Reverse Culture Shock by Vincent A. '17

Catching up and counting down

The week after my semester at MIT ended, I was accompanied by this looming sense of vertigo—like something inside me was always cycling, pushing forward, and in the absence of motion, it was simply falling. This didn’t manifest any more than just a weird feeling swooshing around, and in any case, I was far too busy to contemplate what it meant.

I met up with my dad in New York. He had traveled to the US for a program called Book Expo America (BEA) and we were both attendants. My dad’s steadfast love of books translates into an extensive collection of them that I grew up with, even in the absence of much else, and I’m sure being surrounded by this deluge of words and stories had something to do with my wanting to create words and stories.
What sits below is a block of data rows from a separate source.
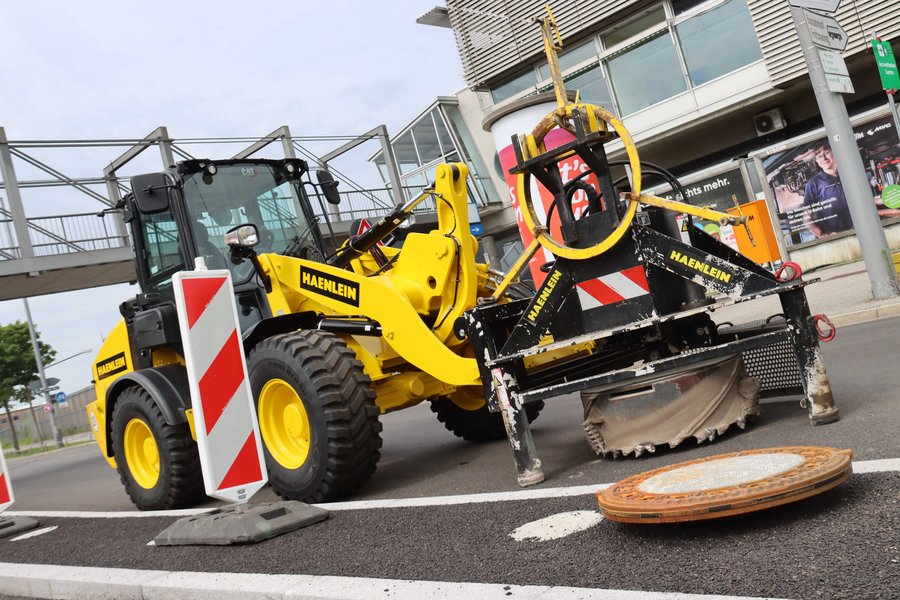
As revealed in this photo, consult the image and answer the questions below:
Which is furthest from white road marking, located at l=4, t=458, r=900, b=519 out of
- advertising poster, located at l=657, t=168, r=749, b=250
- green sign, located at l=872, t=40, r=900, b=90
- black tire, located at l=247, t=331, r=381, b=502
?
advertising poster, located at l=657, t=168, r=749, b=250

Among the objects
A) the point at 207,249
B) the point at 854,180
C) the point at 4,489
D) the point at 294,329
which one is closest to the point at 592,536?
the point at 294,329

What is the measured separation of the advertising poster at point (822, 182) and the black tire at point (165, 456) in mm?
16148

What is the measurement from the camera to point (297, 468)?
5.78 meters

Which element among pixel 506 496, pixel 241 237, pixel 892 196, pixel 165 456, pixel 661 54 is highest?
pixel 661 54

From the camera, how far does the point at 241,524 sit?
15.3 feet

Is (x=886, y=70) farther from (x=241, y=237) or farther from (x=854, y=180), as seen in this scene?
(x=241, y=237)

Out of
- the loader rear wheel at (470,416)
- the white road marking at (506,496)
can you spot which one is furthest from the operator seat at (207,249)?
the white road marking at (506,496)

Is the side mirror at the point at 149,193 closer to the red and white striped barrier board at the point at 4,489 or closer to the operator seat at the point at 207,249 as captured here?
the operator seat at the point at 207,249

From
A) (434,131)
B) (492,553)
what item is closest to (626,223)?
(492,553)

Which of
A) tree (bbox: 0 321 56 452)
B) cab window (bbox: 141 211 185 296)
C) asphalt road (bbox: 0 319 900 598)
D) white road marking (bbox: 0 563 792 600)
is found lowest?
asphalt road (bbox: 0 319 900 598)

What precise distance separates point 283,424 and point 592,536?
10.7ft

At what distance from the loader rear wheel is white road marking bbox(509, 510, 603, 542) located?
Result: 139 inches

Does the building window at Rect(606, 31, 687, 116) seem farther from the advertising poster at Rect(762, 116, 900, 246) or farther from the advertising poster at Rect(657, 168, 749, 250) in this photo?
the advertising poster at Rect(762, 116, 900, 246)

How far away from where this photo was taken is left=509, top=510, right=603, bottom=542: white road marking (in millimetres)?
3516
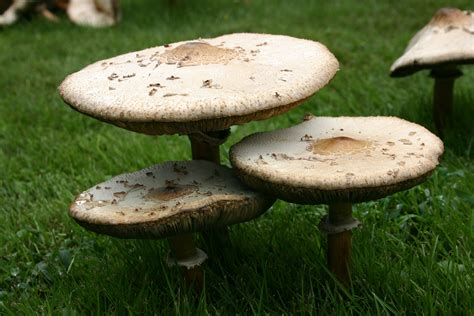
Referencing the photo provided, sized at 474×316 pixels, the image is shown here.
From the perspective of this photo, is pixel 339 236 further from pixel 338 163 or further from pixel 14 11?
pixel 14 11

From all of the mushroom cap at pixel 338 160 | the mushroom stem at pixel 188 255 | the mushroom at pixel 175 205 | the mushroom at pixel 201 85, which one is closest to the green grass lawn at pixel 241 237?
the mushroom stem at pixel 188 255

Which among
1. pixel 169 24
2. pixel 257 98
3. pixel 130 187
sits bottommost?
pixel 169 24

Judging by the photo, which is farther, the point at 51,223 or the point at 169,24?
the point at 169,24

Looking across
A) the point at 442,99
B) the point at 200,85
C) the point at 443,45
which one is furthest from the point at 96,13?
the point at 200,85

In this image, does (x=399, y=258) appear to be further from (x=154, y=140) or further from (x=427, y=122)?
(x=154, y=140)

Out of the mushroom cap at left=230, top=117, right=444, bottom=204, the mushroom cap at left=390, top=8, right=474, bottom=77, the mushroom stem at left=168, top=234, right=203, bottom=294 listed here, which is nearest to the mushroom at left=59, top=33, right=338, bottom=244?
the mushroom cap at left=230, top=117, right=444, bottom=204

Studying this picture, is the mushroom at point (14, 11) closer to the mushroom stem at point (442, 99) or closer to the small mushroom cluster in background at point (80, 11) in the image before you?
the small mushroom cluster in background at point (80, 11)

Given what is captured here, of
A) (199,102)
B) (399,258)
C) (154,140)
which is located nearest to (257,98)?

So I imagine that for the both of us, BEA was fun and immersive. To me, it was also somewhat intimidating. There were scores and scores of people, moving from booth to booth, clutching all sorts of books, taking pictures of and getting autographs from famous writers. In fact, I remember prancing all dreamy-eyed past one of the booths when I saw someone. My jaw dropped and my eyes popped open. I heard myself pull in air. It was Jane Lynch, the actress who plays Sue Sylvester—the hilarious, no-nonsense coach on Glee. She was mere feet away from me, smiling and holding up a book she had written. While this was fun and memorable, it wasn’t the source of my intimidation. I think I just remembered, in some sense, what it means to want to write—not just simply typing up words whenever an idea for a story comes to mind, but actually having to invest yourself in this battlefield of emotions.  There’s the personal battle—dealing with word choices and certain storylines, wondering if this or that even makes sense, and who in their right minds would want to read this. And then there’s the bigger scope—trying to get the attention of readers, having to accept strong criticism, having to reconcile with how hard, how crazily hard it is, to break into the global publishing market. I saw all sorts of writers—debut authors promoting their books being published by small, independent presses to renowned authors backed by the powerhouses like Penguin and Scholastic. Let’s just say that I had a lot to contemplate about the newer stories I want to write, and an increased sense of affection for what is mechanically no more than moving my fingers across a keyboard for a long, long time.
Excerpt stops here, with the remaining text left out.